Extrait du document:
***
En marge d'une conférence de presse à Montréal, mardi, le président et cofondateur de Deep Sky a annoncé que l'entreprise allait franchir un jalon important au cours des prochains mois.
«Au printemps, on va retirer du CO2 de l’atmosphère, on va le stocker et on va commencer à renverser la concentration de CO2 qui est à l’origine du réchauffement planétaire, rien de moins», a lancé Frédéric Lalonde, dans une entrevue avec La Presse Canadienne.
«On ne veut pas essayer une nouvelle technologie en plein mois de janvier en Alberta», alors «on attend la fonte de la neige» pour extraire les gaz à effet de serre, a-t-il précisé.
Un laboratoire d'expérimentation
L’été dernier, Deep Sky a installé un laboratoire d’expérimentation de différentes technologies de capture et de séquestration de dioxyde de carbone à Innisfail, en Alberta.
Près de 100 technologies provenant du monde entier auraient été évaluées sur ce site, appelé «Deep Sky Alpha Lab» et qui serait alimenté entièrement avec de l'énergie solaire.
Deep Sky prévoit éliminer 3000 tonnes de CO2 de l’atmosphère par année sur ce site, une quantité évidemment trop modeste pour avoir un impact sur le climat.
L’industrie du captage du dioxyde de carbone n’est pas encore prête à retirer à grande échelle ce gaz à effet de serre de la planète, mais le but de Deep Sky est de mettre à l’essai différentes technologies, pour trouver les plus prometteuses et accélérer leur commercialisation.
«Certaines technologies vont fonctionner et d’autres pas» et à travers ces expériences, on va «découvrir, de façon empirique et réelle», les options les moins énergivores, les moins coûteuses et les plus efficaces, a expliqué M. Lalonde.
Une entente avec la RBC et Microsoft
Les rêves de la firme montréalaise, qui a obtenu du financement du gouvernement du Québec, mais aussi du fédéral, attirent l’attention.
D’ailleurs, la quantité de molécules de CO2 que Deep Sky compte retirer de l’atmosphère à partir du printemps, aussi petite qu'elle soit, sera comptabilisée et échangée contre des crédits carbone.
***
Données enregistrées:
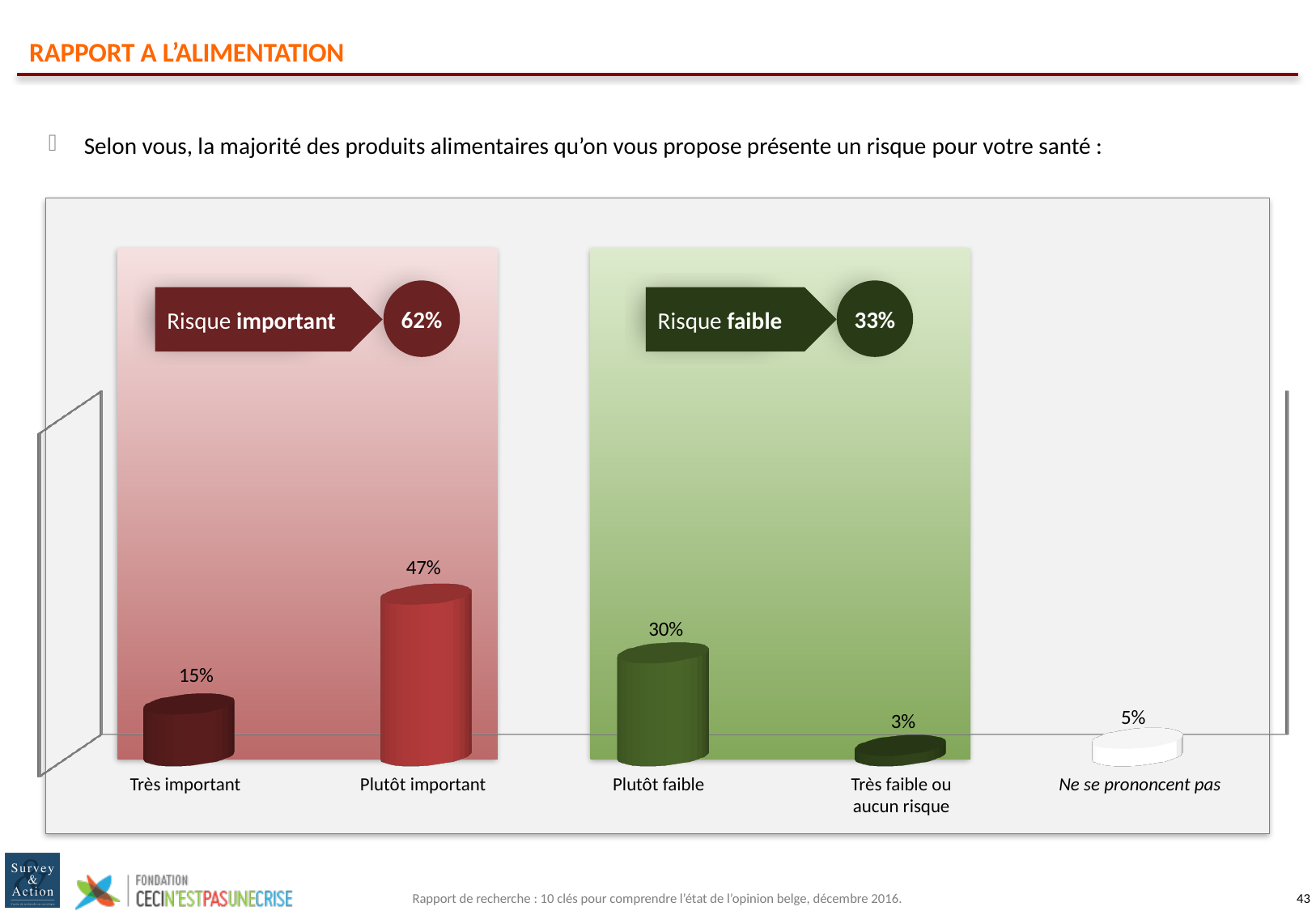
What is the value for "Plutôt important"? 47% What is the value for "Très faible ou aucun risque"? 3% What kind of chart is this? bar chart What is the value for "Ne se prononcent pas"? 5% How many categories are shown on the chart? 5 Which category has the lowest value? Très faible ou aucun risque What percentage is shown in the "Risque important" callout? 62% Which is larger, the value for "Très important" or the value for "Plutôt faible"? Plutôt faible What is the value for "Très important"? 15% What is the value for "Plutôt faible"? 30% What is the difference between the values for "Plutôt important" and "Plutôt faible"? 17% Which category has the highest value? Plutôt important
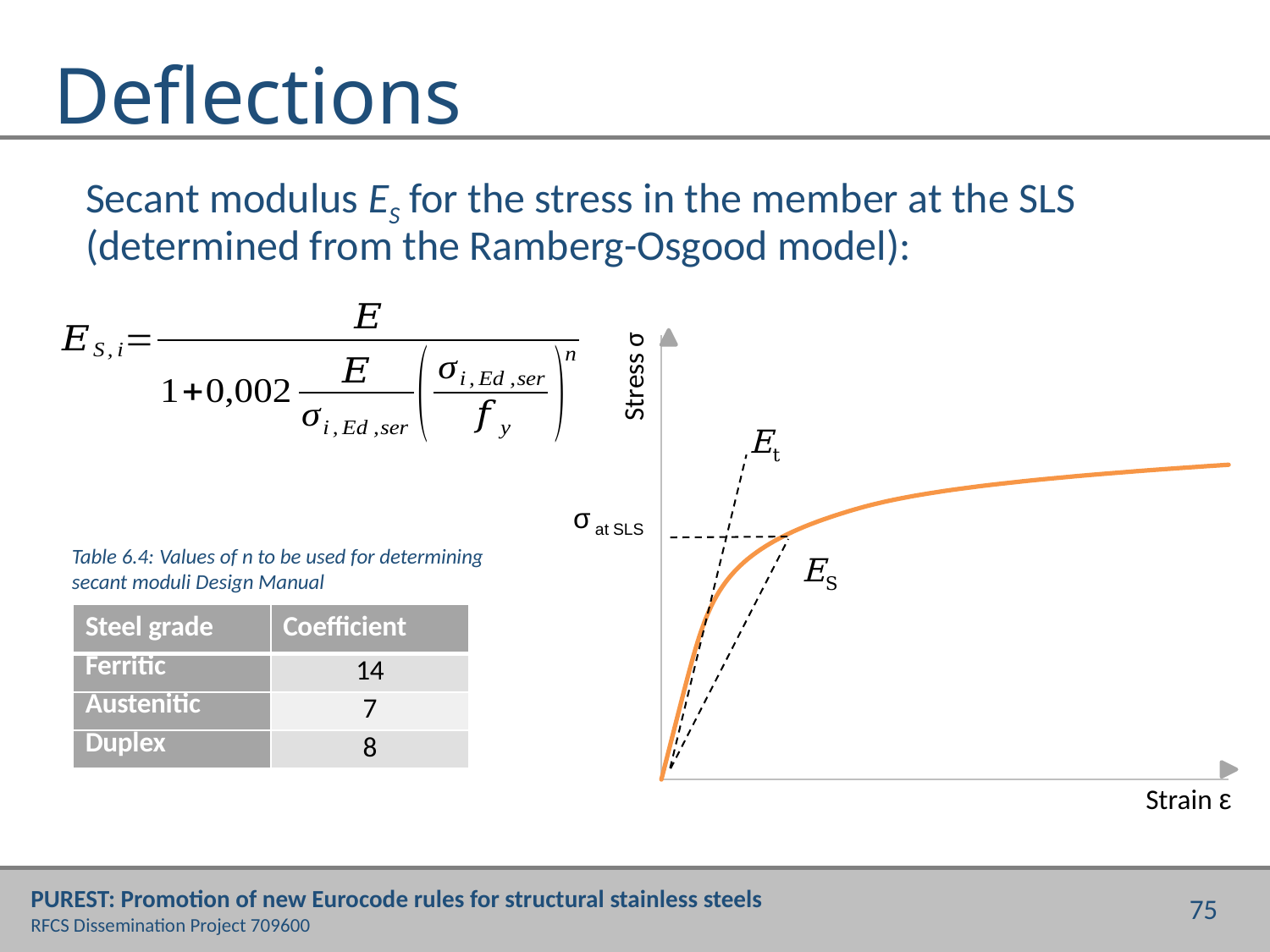
What is the label of the horizontal axis of the stress-strain chart? Strain ε How many solid curves are plotted in the stress-strain chart? 1 What kind of chart is shown on the right of the slide? line chart In the stress-strain chart, which dashed modulus line is steeper, Et or Es? Et In the stress-strain chart, does stress rise or fall as strain increases along the x axis? rises What stress level is marked by the horizontal dashed line in the stress-strain chart? σ at SLS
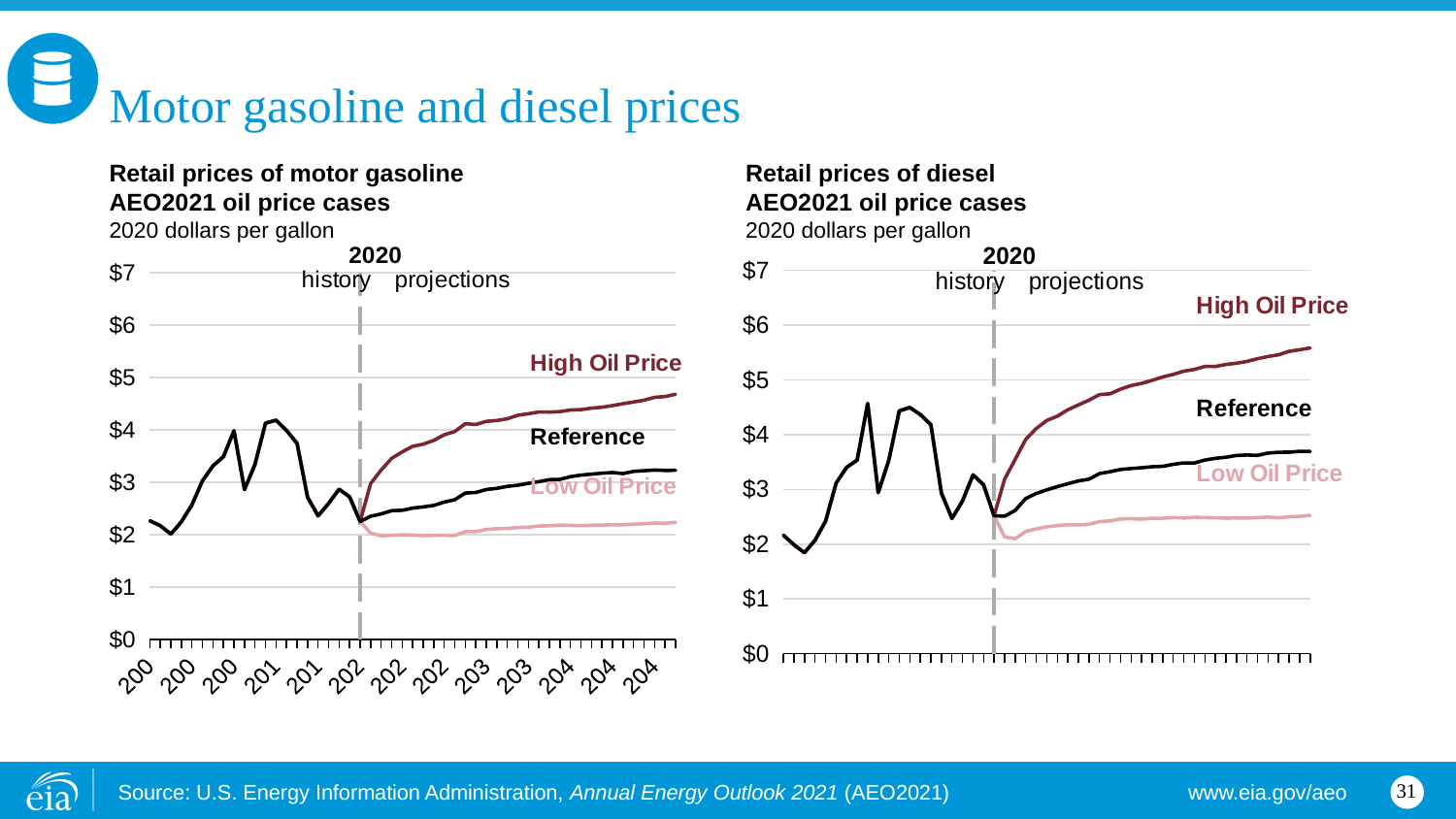
What kind of chart is the 'Retail prices of motor gasoline' chart? line chart What unit is used on the y axis of both charts? 2020 dollars per gallon What year separates history from projections on the charts? 2020 On the 'Retail prices of motor gasoline' chart, is the High Oil Price value at the end of the projection period greater or less than $4? greater On the 'Retail prices of motor gasoline' chart, which series is highest at the end of the projection period? High Oil Price On the 'Retail prices of motor gasoline' chart, is the Low Oil Price value at the end of the projection period greater or less than $3? less On the 'Retail prices of diesel' chart, is the High Oil Price value at the end of the projection period greater or less than $5? greater On the 'Retail prices of diesel' chart, which series is lowest at the end of the projection period? Low Oil Price On the 'Retail prices of diesel' chart, which is larger at the end of the projection period, the High Oil Price case or the Reference case? High Oil Price How many price cases (series) are plotted on the 'Retail prices of diesel' chart? 3 On the 'Retail prices of motor gasoline' chart, does the High Oil Price series rise or fall over the projection period? rise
***
Tâche A: Dans l'extrait sur Deep Sky, recopiez mot pour mot le passage qui s'ouvre sur les mots « Deep Sky prévoit » et se termine par « fédéral, attirent l’attention. ».
Tâche B: Résumez en deux phrases l'extrait sur Deep Sky.

Réponse A:
Deep Sky prévoit éliminer 3000 tonnes de CO2 de l’atmosphère par année sur ce site, une quantité évidemment trop modeste pour avoir un impact sur le climat.
L’industrie du captage du dioxyde de carbone n’est pas encore prête à retirer à grande échelle ce gaz à effet de serre de la planète, mais le but de Deep Sky est de mettre à l’essai différentes technologies, pour trouver les plus prometteuses et accélérer leur commercialisation.
«Certaines technologies vont fonctionner et d’autres pas» et à travers ces expériences, on va «découvrir, de façon empirique et réelle», les options les moins énergivores, les moins coûteuses et les plus efficaces, a expliqué M. Lalonde.
Une entente avec la RBC et Microsoft
Les rêves de la firme montréalaise, qui a obtenu du financement du gouvernement du Québec, mais aussi du fédéral, attirent l’attention.

Réponse B: Deep Sky, une firme montréalaise, a installé l'été dernier à Innisfail, en Alberta, un laboratoire où près de 100 technologies de capture et de séquestration du CO2 auraient été évaluées. Elle compte commencer au printemps à y retirer 3000 tonnes de CO2 par année, une quantité trop modeste pour avoir un impact sur le climat mais qui sera échangée contre des crédits carbone, son but étant de trouver les technologies les plus prometteuses et d'accélérer leur commercialisation.